After winning big in New York, businessman Donald Trump is hoping to pick up many more delegates as rival Republican candidates Texas Sen. Ted Cruz and Ohio Gov. John Kasich team up in a last-ditch bid to the front-runner ahead of the convention in July.

Trump holds a commanding 19-point lead in an average of Pennsylvania polls conducted by Real Clear Politics. A Public Policy Polling poll released Sunday found that Trump is headed for “blowout victories across the board.” With 71 delegates up for grabs in Pennsylvania, Trump has 51 percent support there, trailed by Cruz with 25 percent and Kasich, a western Pennsylvania native, with 22 percent. The poll surveyed 826 Republican primary voters in Pennsylvania between April 22 and 24 and had a 3.4 percentage point margin of error.

Coming off of a big win in New York last week, former Secretary of State Hillary Clinton on Tuesday can widen her lead over Vermont Sen.
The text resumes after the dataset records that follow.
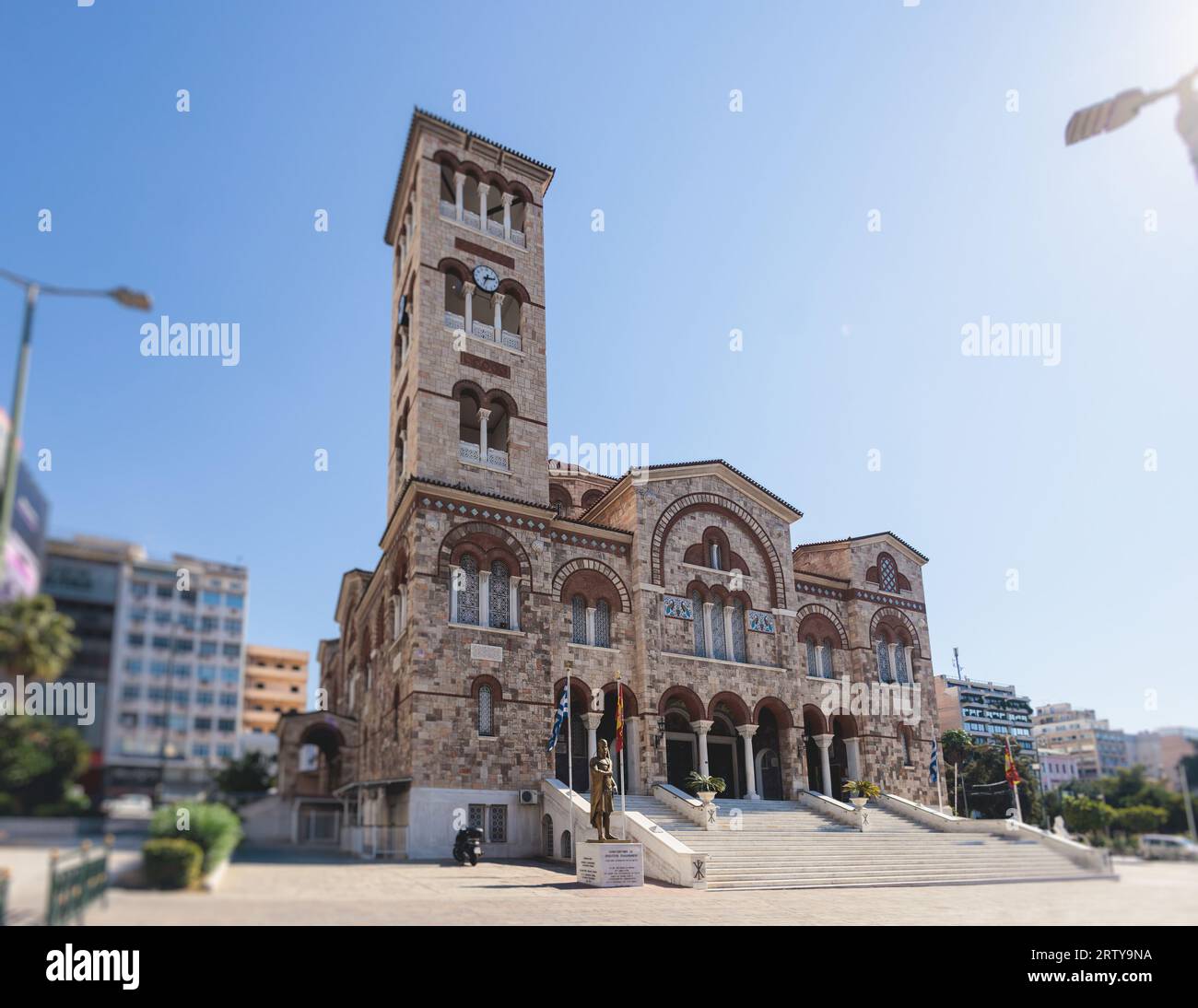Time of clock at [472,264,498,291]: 2:33
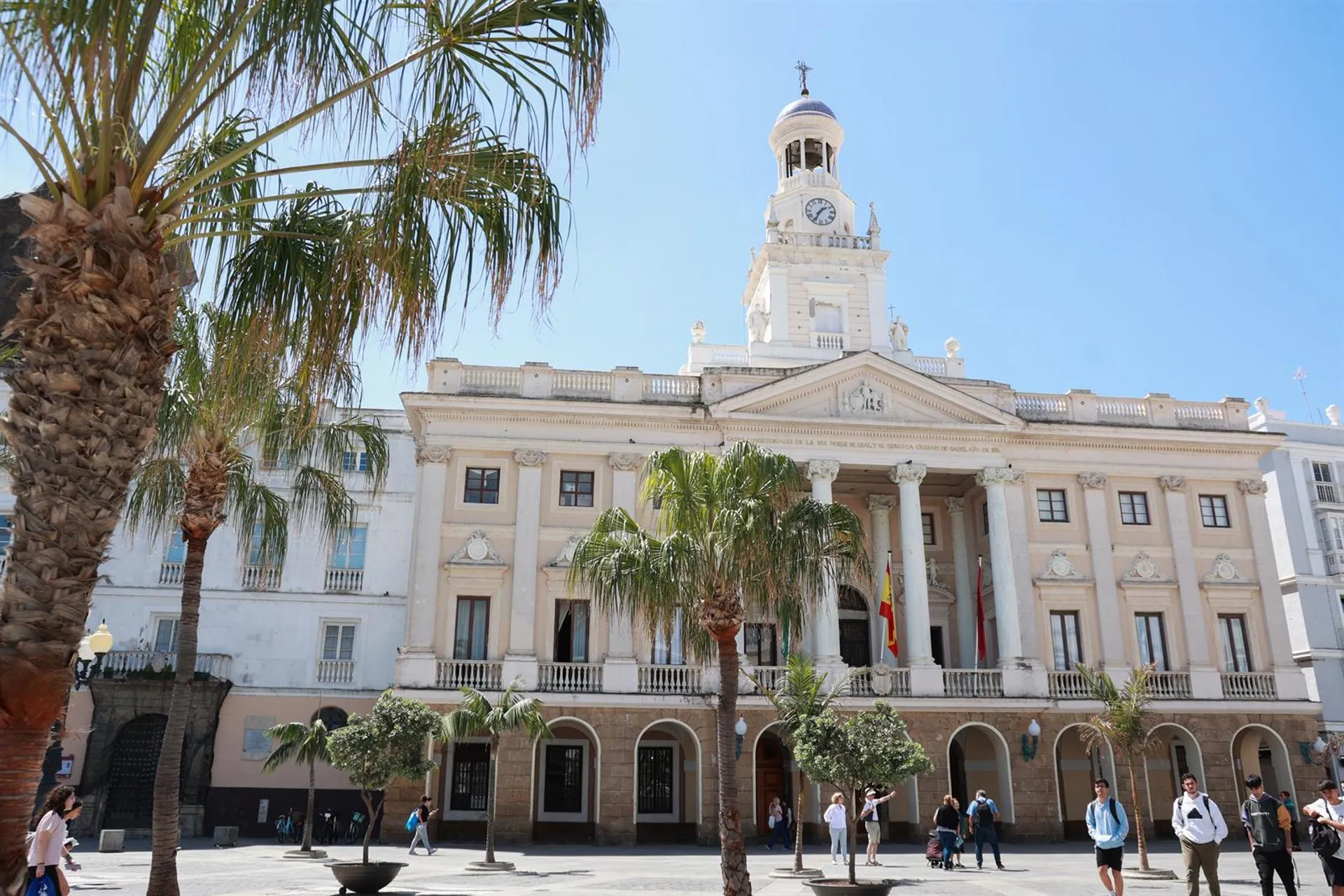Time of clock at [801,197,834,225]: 1:34
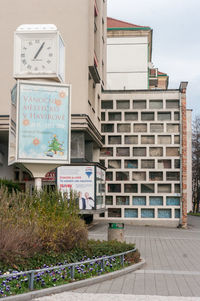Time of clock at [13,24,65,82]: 1:05
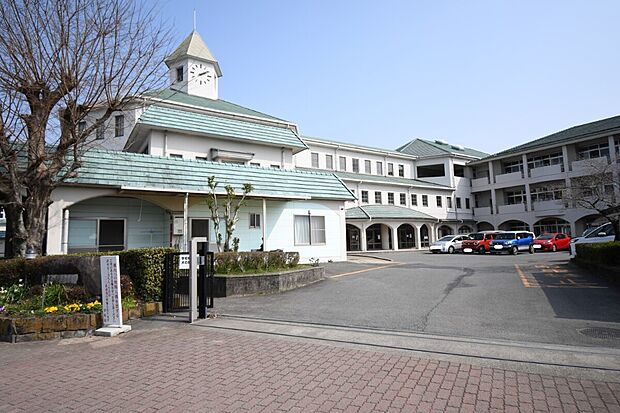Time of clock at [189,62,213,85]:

Bernie Sanders. Pennsylvania, with 210 Democratic delegates, and Maryland, with 118 delegates, are two states to watch closely Tuesday.

While Clinton holds a commanding 14-point lead over Sanders in an average of Pennsylvania polls conducted by Real Clear Politics, Tuesday’s races in Connecticut and Rhode Island will be more competitive.

In Connecticut, Clinton has 48 percent of voters' support compared with Sanders’ 46 percent. Clinton’s slight lead in Connecticut comes partly from the large margin of support from African-American voters, with 63 percent support for Clinton compared with 24 percent support for Sanders. In Rhode Island, Sanders leads with 49 percent support to Clinton’s 45 percent. The Public Policy Polling poll surveyed 709 likely Democratic primary voters with a 2.8 percentage point margin of error in Connecticut. In Rhode Island, 668 likely Democratic primary voters were surveyed with a 2.9 percentage point margin of error.

In Maryland, Clinton has the support of 57 percent of voters heading into the primary compared with Sanders’ 32 percent support, a Monmouth University poll found. The poll surveyed 300 likely Maryland Democratic voters from April 18 to 20 and had a margin of error of 5.7 percentage points.

“The demographics of Maryland’s Democratic electorate are similar to past primary states where Clinton has done very well,” said Patrick Murray, director of the Monmouth University Polling Institute, noting the large black population there.